**ЧТО НУЖНО СДЕЛАТЬ**
**1)** Измените участок отрывка от «Красками, тонами и» до «ощущал как музыку.»: замените «Рембрандта» на «Веласкеса» и приведите этот участок целиком.
**2)** Переведите на английский язык предложение из отрывка: «Красками, тонами и формами зримого мира он часто восхищался, как музыкой».

··· ОТРЫВОК

Выбрать главу

Обожание натуры проявлялось у него на каждом шагу.

Бывало, в Куоккале стоит на морозе и восторженно смотрит вверх, словно слушает далекую музыку. Это он любуется дымом, который идет из трубы. И на лице у него умиление. «Какая фантазия — эти дымы из труб! — говорит он в одной статье. — Они так играют на солнце! Бесконечные варианты и в формах и в освещениях!»

Красками, тонами и формами зримого мира он часто восхищался, как музыкой. Вот его впечатления от Волги, от очертания ее берегов:

«Это запев „Камаринской“ Глинки… характер берегов Волги на российском размахе ее протяжений дает образы для всех мотивов „Камаринской“, с той же разработкой деталей в своей оркестровке». [248]

И Рембрандта ощущал как музыку.

······
··· ИСХОДНЫЕ ДАННЫЕ

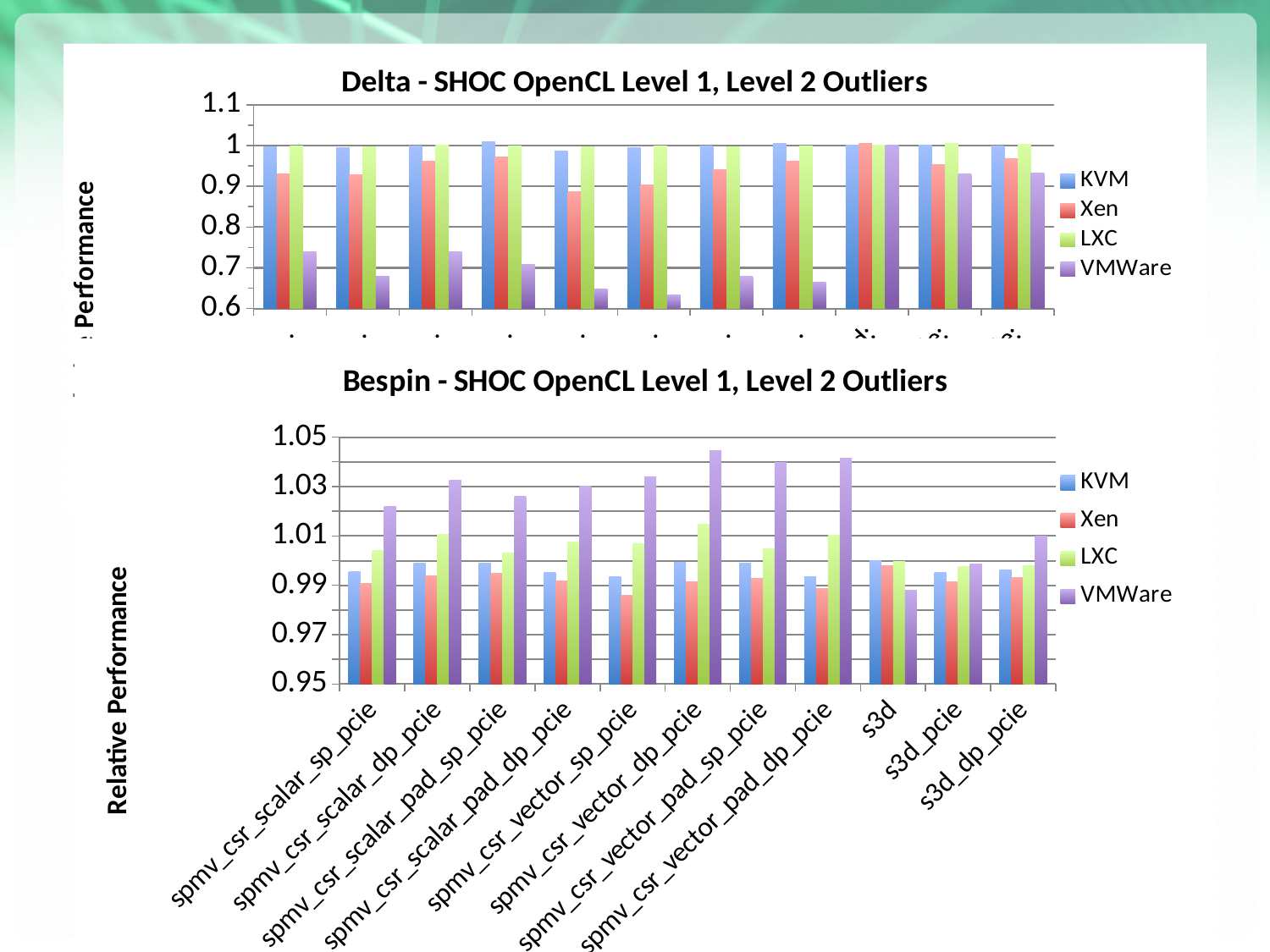
In the Bespin - SHOC OpenCL Level 1, Level 2 Outliers chart, which series has the highest value for spmv_csr_vector_dp_pcie? VMWare In the Bespin - SHOC OpenCL Level 1, Level 2 Outliers chart, is the VMWare value for spmv_csr_vector_pad_sp_pcie greater or less than 1.03? greater What kind of chart is the Bespin - SHOC OpenCL Level 1, Level 2 Outliers chart? bar chart In the Bespin - SHOC OpenCL Level 1, Level 2 Outliers chart, is the LXC value for spmv_csr_vector_dp_pcie greater or less than 1.01? greater In the Bespin - SHOC OpenCL Level 1, Level 2 Outliers chart, which is larger for spmv_csr_scalar_dp_pcie, the VMWare value or the Xen value? VMWare In the Bespin - SHOC OpenCL Level 1, Level 2 Outliers chart, which series has the lowest value for spmv_csr_vector_sp_pcie? Xen How many series does the legend of the Delta - SHOC OpenCL Level 1, Level 2 Outliers chart list? 4 In the Delta - SHOC OpenCL Level 1, Level 2 Outliers chart, which series has the lowest value in the first category group? VMWare In the Delta - SHOC OpenCL Level 1, Level 2 Outliers chart, is the VMWare value for the first category group greater or less than 0.8? less What is the y-axis label of the Bespin - SHOC OpenCL Level 1, Level 2 Outliers chart? Relative Performance In the Bespin - SHOC OpenCL Level 1, Level 2 Outliers chart, how many categories are shown on the x axis? 11 What is the title of the top chart on the slide? Delta - SHOC OpenCL Level 1, Level 2 Outliers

······

**ОТВЕТЫ ПО ПОРЯДКУ**
**1)**
Красками, тонами и формами зримого мира он часто восхищался, как музыкой. Вот его впечатления от Волги, от очертания ее берегов:

«Это запев „Камаринской“ Глинки… характер берегов Волги на российском размахе ее протяжений дает образы для всех мотивов „Камаринской“, с той же разработкой деталей в своей оркестровке». [248]

И Веласкеса ощущал как музыку.

**2)** He often admired the colors, tones, and forms of the visible world as if they were music.